▸ **TEXTE**:
C’est pas pour me vanter mais j’ai développé toute une réflexion sur un des états de notre organisme les plus difficiles à domestiquer, le moment où le corps  vous  échappe, affaibli, débile, prêt à mourir, près de la mort, la main qui tremble, le genou qui flanche, le froid qui s’installe dans l’estomac, la sueur mauvaise qui perle autour des lèvres décolorées, un peu d’arythmie et de tachycardie, le teint qui se plombe et les intestins qui se nouent au bord de la diarrhée. Cet état a ses lettres de noblesse, Sartre en fait un premier roman sur le malaise que provoque la conscience de la gratuité de l’existence, Frédéric Dard a écrit des pages immortelles sur ses manifestations visqueuses et jaillissantes dans plusieurs aventures du commissaire San Antonio, c’est un des thèmes récurrents de South Park et dans les albums de Titeuf un des personnages est emblématique de la chose, il en porte le surnom.

Nausée, envie de vomir, gerbe, beurk, comme il vous plaira de désigner la chose, ma mère disait : J’ai, tu as, il a le bômi  en traînant sur le ô.

Le bateau fait 7mètres cinquante, c’est un Rhéa, beau et rassurant, racé. Fabriqué par une boîte de La Rochelle qui est célèbre pour ses réalisations soignées ; un vrai pêche /promenade confortable et puissant, quille longue, Nanni diesel de 200 cv. Sorti de la marina de Salé, on longe la côte jusqu’à Harhoura, la mer n’est pas mauvaise, houle courte de un mètre, vent assez doux ; quatre pêcheurs dont le capitaine Najib, sympa et compétent ; il faut une petite heure pour être sur le lieu de pêche. On fera une cinquantaine de poissons, essentiellement des sars (dînent-ils à l’huile ?), taille standard, 25/30 cms, un ou deux maquereaux, moi une jolie palomette, pugnace et têtue qui refuse un moment de monter dans le bateau et quelques épineuses bestioles qui figureront bien dans une soupe confectionnée par Fathia sous ma surveillance sourcilleuse et pédagogique  et que nous dégusterons le lendemain, avec rouille et croutons – je m’entraîne toujours pour le championnat des mecs qui écrivent les phrases les plus longues-. Je suis tout heureux de renouer avec la palangrotte et les captures de taille modeste. Tout pour faire une journée idéale et empreinte de camaraderie virile et bavarde, émaillée de réflexions intelligentes sur la fidélité de nos compagnes quand l’un de nous semble prendre plus de poissons que les autres. Las, c’est sans compter sur le bômi ! Sorti du port ça commence, estomac glacé je me demande si le petit dej va pas me faire un retour fulgurant et inopportun, ça se calme à moitié quand je prends l’air lointain et que je me mets dans l’attitude du mec qui scrute l’horizon et qui se demande… ça ne s’arrange pas quand je m’avise de monter une ligne ou d’escher avec un poulpe qui a connu des jours meilleurs et dont les fragrances ne sortent pas de chez CK. L’horreur parfois, l’oubli souvent quand une prise ploie le scion qui tressaute ou se courbe fortement sans secousses selon l’espèce qui vient de se faire piéger. Journée terrible d’alternance de malaise et de pur bonheur ; connement je suis assez fier de moi, j’ai réussi pendant tout ce temps -8 ou9 heures quand même- à cacher mon état à mes compagnons. Il y a quelques années de cela on m’aurait entendu seriner à longueur de temps : putain les mecs j’ai la gerbe ! Oh là ça va pas ! Oh con j’ai le bômi ! Là, pas un mot, les dents serrées, le sourire carnassier du vrai loup de mer, la réflexion pour faire rire toujours prête et le flageolement interne soigneusement camouflé !

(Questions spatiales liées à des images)
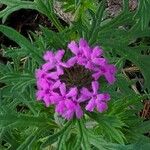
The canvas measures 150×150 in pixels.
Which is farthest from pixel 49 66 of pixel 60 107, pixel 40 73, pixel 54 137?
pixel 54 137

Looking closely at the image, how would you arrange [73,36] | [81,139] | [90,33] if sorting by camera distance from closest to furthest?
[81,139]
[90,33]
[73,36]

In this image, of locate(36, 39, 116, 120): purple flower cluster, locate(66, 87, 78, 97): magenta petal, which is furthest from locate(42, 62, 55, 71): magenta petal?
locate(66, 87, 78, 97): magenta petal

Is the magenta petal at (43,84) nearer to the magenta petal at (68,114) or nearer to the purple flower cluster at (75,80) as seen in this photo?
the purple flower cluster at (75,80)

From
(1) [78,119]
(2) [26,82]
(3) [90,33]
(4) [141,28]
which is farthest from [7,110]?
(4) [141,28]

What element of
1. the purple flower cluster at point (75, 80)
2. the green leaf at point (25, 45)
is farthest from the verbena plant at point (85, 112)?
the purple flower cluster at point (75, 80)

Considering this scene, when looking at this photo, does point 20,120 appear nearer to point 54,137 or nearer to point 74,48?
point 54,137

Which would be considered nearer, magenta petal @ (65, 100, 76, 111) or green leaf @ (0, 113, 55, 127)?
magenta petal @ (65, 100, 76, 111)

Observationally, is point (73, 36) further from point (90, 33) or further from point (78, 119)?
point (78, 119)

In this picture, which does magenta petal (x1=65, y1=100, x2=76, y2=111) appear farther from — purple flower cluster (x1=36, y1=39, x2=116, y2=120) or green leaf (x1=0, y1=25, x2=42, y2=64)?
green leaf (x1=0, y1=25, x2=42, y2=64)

▸ **CONSIGNE**: Selon le texte, combien de temps faut-il pour rejoindre le lieu de pêche ? Ces enregistrements n'ont aucun rôle dans ce travail.

▸ **RÉPONSE**: Une petite heure.